Convert the whole listing below into a two-column CSV headed text and answer, with each text and its answer on a row of their own. Put every field in double quotes and replace any line breaks with spaces.

#### Records provided ####

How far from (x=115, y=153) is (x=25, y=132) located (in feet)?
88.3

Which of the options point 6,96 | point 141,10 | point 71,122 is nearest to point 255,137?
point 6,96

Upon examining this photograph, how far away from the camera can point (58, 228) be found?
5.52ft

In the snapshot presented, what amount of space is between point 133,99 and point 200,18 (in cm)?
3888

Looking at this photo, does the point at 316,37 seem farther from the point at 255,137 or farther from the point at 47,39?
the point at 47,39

####

**Correct response**
text,answer
"How far from (x=115, y=153) is (x=25, y=132) located (in feet)?","88.3"
"Which of the options point 6,96 | point 141,10 | point 71,122 is nearest to point 255,137?","point 6,96"
"Upon examining this photograph, how far away from the camera can point (58, 228) be found?","5.52ft"
"In the snapshot presented, what amount of space is between point 133,99 and point 200,18 (in cm)?","3888"
"Looking at this photo, does the point at 316,37 seem farther from the point at 255,137 or farther from the point at 47,39?","the point at 47,39"